Specht is widely recognized for his research on the genetic basis of soybean yield response to water availability. He also showed that the standard water use efficiency was negatively associated with yield under drought stress. By mapping genomic regions associated with yield response to water, his work established that these responses are genetically controlled traits, enabling the identification and manipulation of genes to enhance water productivity across diverse environments and production systems.

Beyond the laboratory, Specht translated science into practice. He was a strong advocate for earlier soybean planting to maximize yield potential and, through research-based recommendations, helped shift average planting dates in Nebraska and across the Midwest from mid-May to mid-April. 

Specht was raised near Scottsbluff, Nebraska, on a farm that produced irrigated sugar beets and other crops. He attended Nebraska and received his Bachelor of Science degree in agronomy in 1967. Specht then attended the University of Illinois, Urbana-Champaign, in pursuit of a master’s degree in maize genetics and breeding. This was interrupted by United States Army military service during the Vietnam War. After completing his service, he returned to Illinois to finish his degree in 1971. He completed a doctoral degree in 1974 at Nebraska focusing on soybean genetics and physiology. 

In 1975 he began his career at Nebraska as an assistant professor in the Department of Agronomy and Horticulture. As a soybean physiologist and geneticist, he studied soybean yield response to drought and water irrigation providing expertise to Nebraska growers on optimized irrigated production practices. 
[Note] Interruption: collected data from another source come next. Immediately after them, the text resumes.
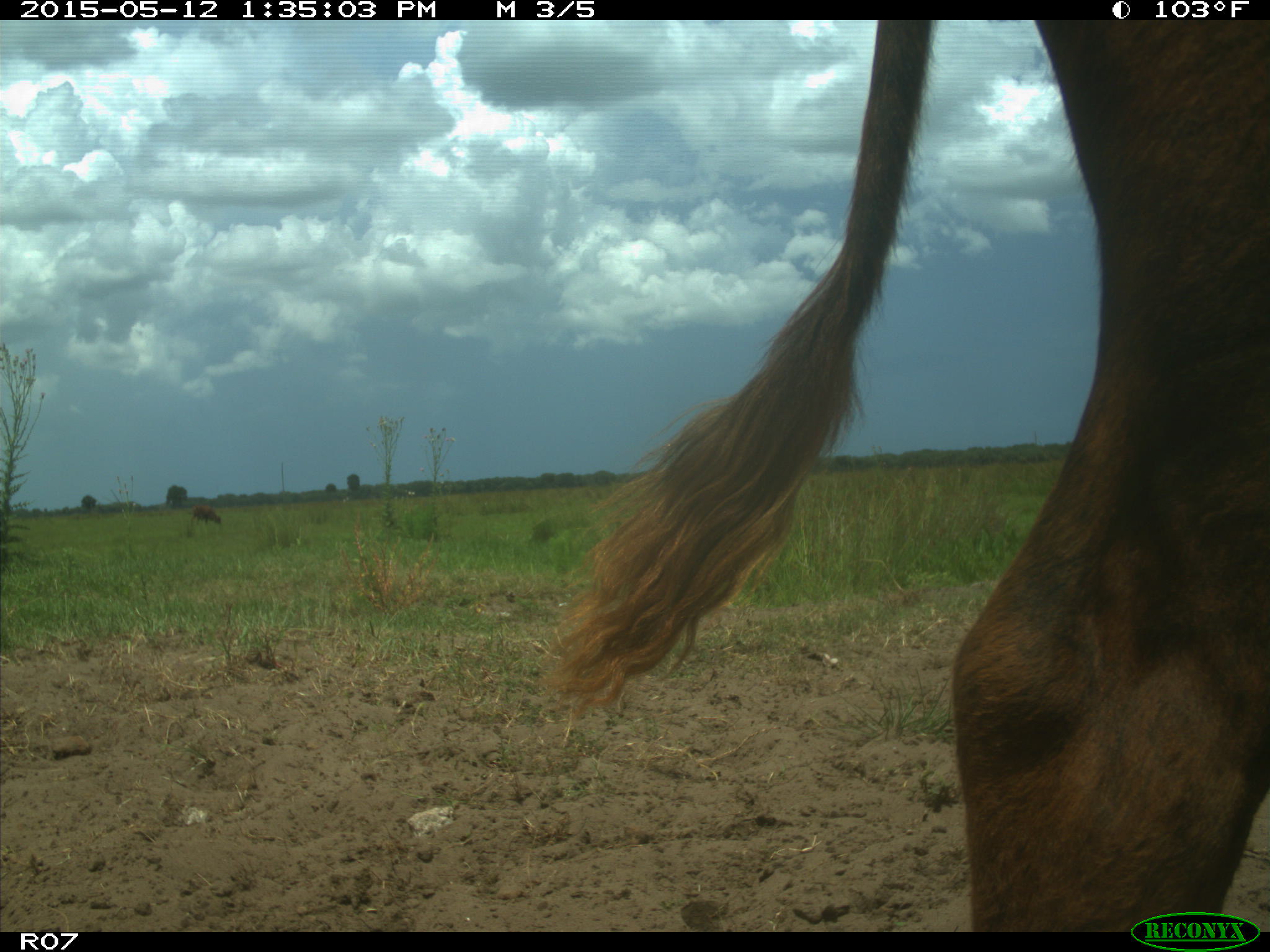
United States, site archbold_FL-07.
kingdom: Animalia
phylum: Chordata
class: Mammalia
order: Artiodactyla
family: Bovidae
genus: Bos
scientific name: Bos taurus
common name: domestic cow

Specht advanced through the academic ranks to be named the Charles E. Bessey Professor and Professor of Agronomy and Horticulture. In 2010, he became the first recipient of the Francis & Dorothy Haskins and Charles E. Bessey Professorship in Plant Genetics, an endowed position established to recognize excellence in plant genetics research.

Full biographies of award recipients are available at https://go.unl.edu/2025-lifetime-awards. 

This award was founded in 2016 to recognize alumni who have enhanced the reputation of the department and the university by distinguishing themselves in their careers. Honorees are selected by the Agronomy and Horticulture Alumni Advisory Council.